◆ **任务 1**
在这篇无人机遥感目标检测的摘录中,所提方法在VisDrone2019数据集上的mAP50值是多少?
◆ **任务 2**
把摘录里从“摘要: 针对无人机航拍图像小”到“精度和实时性,具有良好的适应性和鲁棒性。”的文字原样抄写出来。

◆ **摘录**
计算机科学与探索 ›› 2024, Vol. 18 ›› Issue (5): 1301-1317.DOI: 10.3778/j.issn.1673-9418.2401007

• 图形·图像 • 上一篇    下一篇

三维多层次特征协同的无人机遥感目标检测算法

吕伏,傅宇恒,贺丽娜,杨冬鹏   

  1. 1. 辽宁工程技术大学 软件学院,辽宁 葫芦岛 125105
    2. 辽宁工程技术大学 基础教学部,辽宁 葫芦岛 125105
    3. 无锡飞谱电子信息技术有限公司,江苏 无锡 214000
    4. 辽宁省水利水电勘测设计研究院有限责任公司,沈阳 110000
  • 出版日期:2024-05-01 发布日期:2024-04-29

UAV Remote Sensing Object Detection Based on 3D Multi-layer Feature Collaboration

LYU Fu, FU Yuheng, HE Lina, YANG Dongpeng   

  1. 1. School of Software, Liaoning Technical University, Huludao, Liaoning 125105, China
    2. Department of Basic Teaching, Liaoning Technical University, Huludao, Liaoning 125105, China
    3. Wuxi Feipu Electronic Information Technology Co., Ltd., Wuxi, Jiangsu 214000, China
    4. Liaoning Water Conservancy and Hydropower Survey and Design Research Institute Co., Ltd., Shenyang 110000, China
  • Online:2024-05-01 Published:2024-04-29

摘要: 针对无人机航拍图像小目标占比大和背景复杂的特点,当前目标检测模型存在精度低和小目标漏检等问题。基于YOLOv8s模型,提出了三维多层次特征协同的无人机遥感目标检测算法。首先,在坐标注意力的基础上提出了三维多分支坐标注意力(MBCA),通过增加通道维度的信息交互和扩展分支的拆分融合,减少空间维度的计算量,提高了模型全局特征提取能力。其次,采用SPD-Conv替换部分标准卷积,在下采样时有效保留更多特征信息并加快推理速度。然后,在C2f模块中采用了更高效的FastDBB_Bottleneck模块,结合PConv与DBB结构重参数化叠加,以进一步降低模型计算量。最终,通过引入PG-Detect检测头,显著减少计算量并有效降低小目标的漏检率。在VisDrone2019数据集上的实验结果显示,该方法的mAP50值达到了44.5%,较YOLOv8s基线模型提升了5.7个百分点。同时,在自建水坝裂缝数据集上,进行裂缝检测验证实验,改进方法的mAP50值相比YOLOv8s提升了3.3个百分点,FPS达到289帧。实验结果表明在复杂场景目标检测中,所提方法提升了检测模型的精度和实时性,具有良好的适应性和鲁棒性。

◆ **数据行**
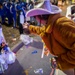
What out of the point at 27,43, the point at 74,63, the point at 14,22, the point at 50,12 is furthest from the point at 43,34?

◆ **完整解答 1**
44.5%。

◆ **完整解答 2**
摘要: 针对无人机航拍图像小目标占比大和背景复杂的特点,当前目标检测模型存在精度低和小目标漏检等问题。基于YOLOv8s模型,提出了三维多层次特征协同的无人机遥感目标检测算法。首先,在坐标注意力的基础上提出了三维多分支坐标注意力(MBCA),通过增加通道维度的信息交互和扩展分支的拆分融合,减少空间维度的计算量,提高了模型全局特征提取能力。其次,采用SPD-Conv替换部分标准卷积,在下采样时有效保留更多特征信息并加快推理速度。然后,在C2f模块中采用了更高效的FastDBB_Bottleneck模块,结合PConv与DBB结构重参数化叠加,以进一步降低模型计算量。最终,通过引入PG-Detect检测头,显著减少计算量并有效降低小目标的漏检率。在VisDrone2019数据集上的实验结果显示,该方法的mAP50值达到了44.5%,较YOLOv8s基线模型提升了5.7个百分点。同时,在自建水坝裂缝数据集上,进行裂缝检测验证实验,改进方法的mAP50值相比YOLOv8s提升了3.3个百分点,FPS达到289帧。实验结果表明在复杂场景目标检测中,所提方法提升了检测模型的精度和实时性,具有良好的适应性和鲁棒性。